◆ EXERCISE INSTRUCTIONS: In this exercise, the entries below include pictures. Repeat exactly the lines from the line with "1980s Vintage Majolica" to the line with "Box Display 30 Bustine - Scarlet-Ex - KOR", including both, but without the pictures.

◆ EXTRACTED MATERIAL:
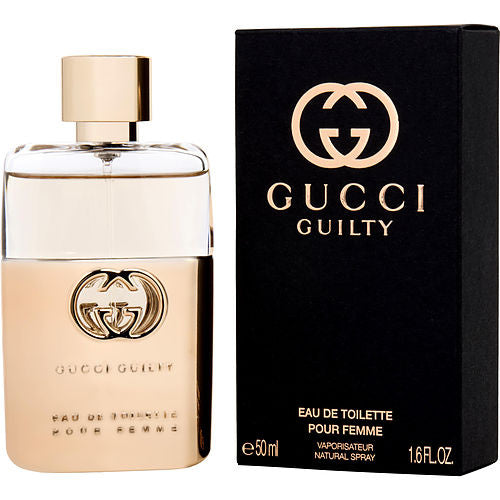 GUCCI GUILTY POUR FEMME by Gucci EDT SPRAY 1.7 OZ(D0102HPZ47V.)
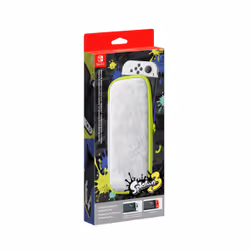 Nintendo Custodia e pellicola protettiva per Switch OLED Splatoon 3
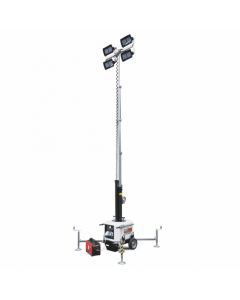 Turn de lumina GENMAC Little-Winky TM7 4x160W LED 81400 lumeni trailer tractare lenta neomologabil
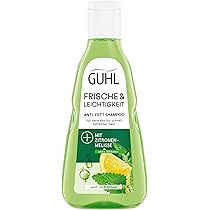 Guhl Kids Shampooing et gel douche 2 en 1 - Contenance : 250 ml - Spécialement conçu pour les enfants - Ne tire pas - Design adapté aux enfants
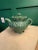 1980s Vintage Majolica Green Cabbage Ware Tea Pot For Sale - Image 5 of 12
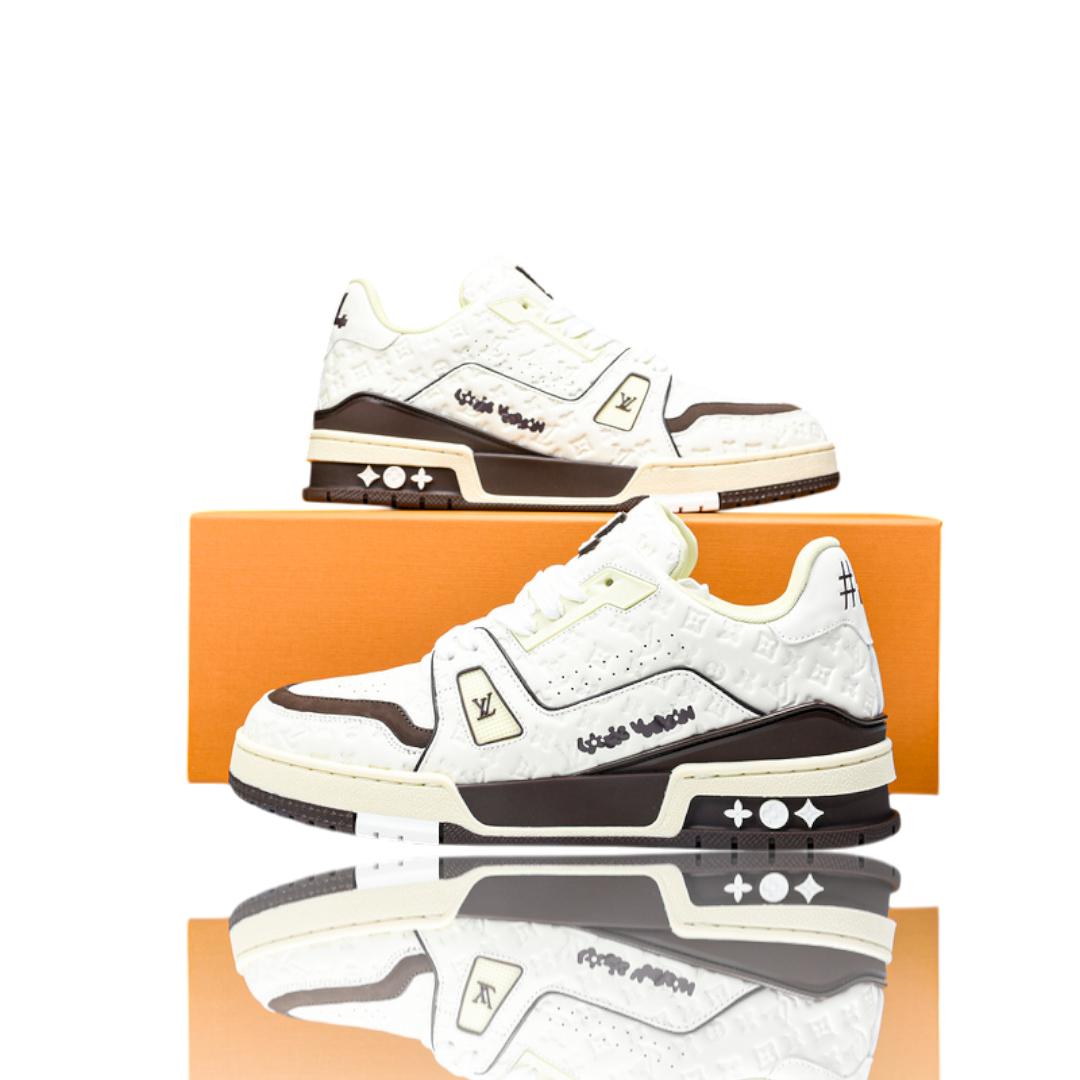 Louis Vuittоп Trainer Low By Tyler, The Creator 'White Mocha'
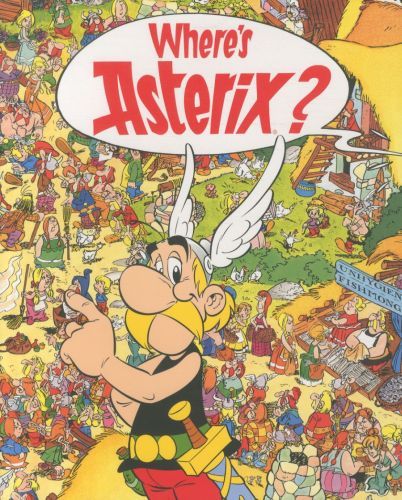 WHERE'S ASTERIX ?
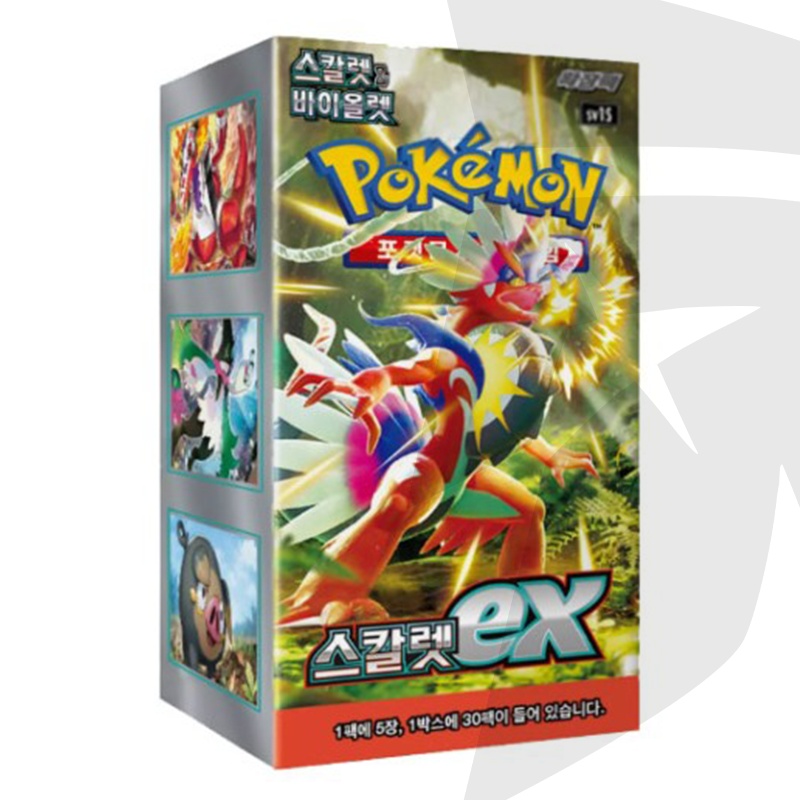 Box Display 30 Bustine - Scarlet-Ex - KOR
--
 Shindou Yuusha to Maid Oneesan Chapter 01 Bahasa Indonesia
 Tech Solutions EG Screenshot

◆ TASK OUTPUT:
 1980s Vintage Majolica Green Cabbage Ware Tea Pot For Sale - Image 5 of 12
 Louis Vuittоп Trainer Low By Tyler, The Creator 'White Mocha'
 WHERE'S ASTERIX ?
 Box Display 30 Bustine - Scarlet-Ex - KOR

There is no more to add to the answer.